Mozi posited that the existence of society as an organized organism reduces the
wastes and inefficiencies found in the natural state. Conflicts are born from the absence
of moral uniformity found in man in his natural state, i.e. the absence of the definition of
what is right (是 shì) and what is wrong (非 fēi). We must therefore choose leaders who
will surround themselves with righteous followers, who will then create the hierarchy that
harmonizes Shi/Fei. In that sense, the government becomes an authoritative and
automated tool. Mohism is opposed to any form of aggression, especially war between
states. It is, however, permissible for a state to use force in legitimate defense. Mohist
ideology has inspired some modern pacifists.
In addition to creating a school of philosophy, the Mohists formed a highly
structured political organization that tried to realize the ideas they preached. This
political structure consisted of a network of local units in all the major kingdoms of China
at the time, made up of elements from both the scholarly and working classes. Each unit
was led by a juzi (literally, "chisel"—an image from craftmaking). Within the unit, a frugal
and ascetic lifestyle was enforced. Each juzi would appoint his own successor.
However, there was no central authority beyond the writings of Mozi. Mohists developed
the sciences of fortification and statecraft, and wrote treatises on government, ranging
in topic from efficient agricultural production to the laws of inheritance. They were often
hired by the many warring kingdoms as advisors to the state. In this way they were
similar to the other wandering philosophers and knights-errants of the period. They were
distinguished from others, however, in that they hired out their services not only for gain,
but also in order to realize their own ethical ideals.

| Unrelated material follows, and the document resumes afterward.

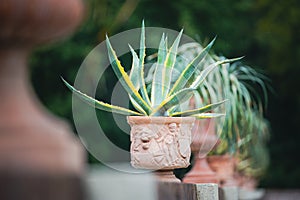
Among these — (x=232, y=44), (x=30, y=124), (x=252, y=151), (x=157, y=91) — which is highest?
(x=232, y=44)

The Mohists assume that people are naturally motivated to do what they believe
is right, and thus with proper moral education will generally tend to conform to the
correct ethical norms. They believe strongly in the power of discussion and persuasion
to solve ethical problems and motivate action, and they are confident that moral and
political questions have objective answers that can be discovered and defended by
inquiry.
For the Mohists, then, the purpose of government is to achieve a stable social order by
promulgating a unified conception of morality. The central task of the state is moral
education, training everyone to reliably conform to the same moral standards in
judgment and action. This is the basis for such other aims as national defense, public
security, economic management, and social welfare. The responsibility of the state for
moral education is a distinctive theme of classical Chinese thought, prominent in both
Mohism and Confucianism and much criticized in Daoist texts.
A distinctive feature of the theory is that, as might be expected from the practical
orientation of Mohist thought, moral education is regarded as akin to teaching a
practical skill, such as how to speak a language. It is accomplished primarily by
emulating the judgments and conduct of moral exemplars, specifically how they
distinguish right (shi) from not (fei) and act accordingly. The basic source of moral
guidance is thus practical training in social norms, which people are expected to master
and extend to new cases. As in language learning, social superiors teach chiefly not by
dictating rules or instructions, but by setting an example to be emulated and then
praising or correcting the learner’s performance. Of course, sometimes they will set
forth explicit fa (models, rules), as when the Son of Heaven issues the original order for
everyone to identify upward. But moral education is not seen primarily as a matter of
inculcating knowledge of rules, theoretical knowledge of the good, nor the reflective
habit of testing the maxims on which one acts against the moral law. It is seen mainly as
a kind of skill training. The outcome of such training will be virtues, reliable dispositions
to distinguish right from not correctly in speech and action.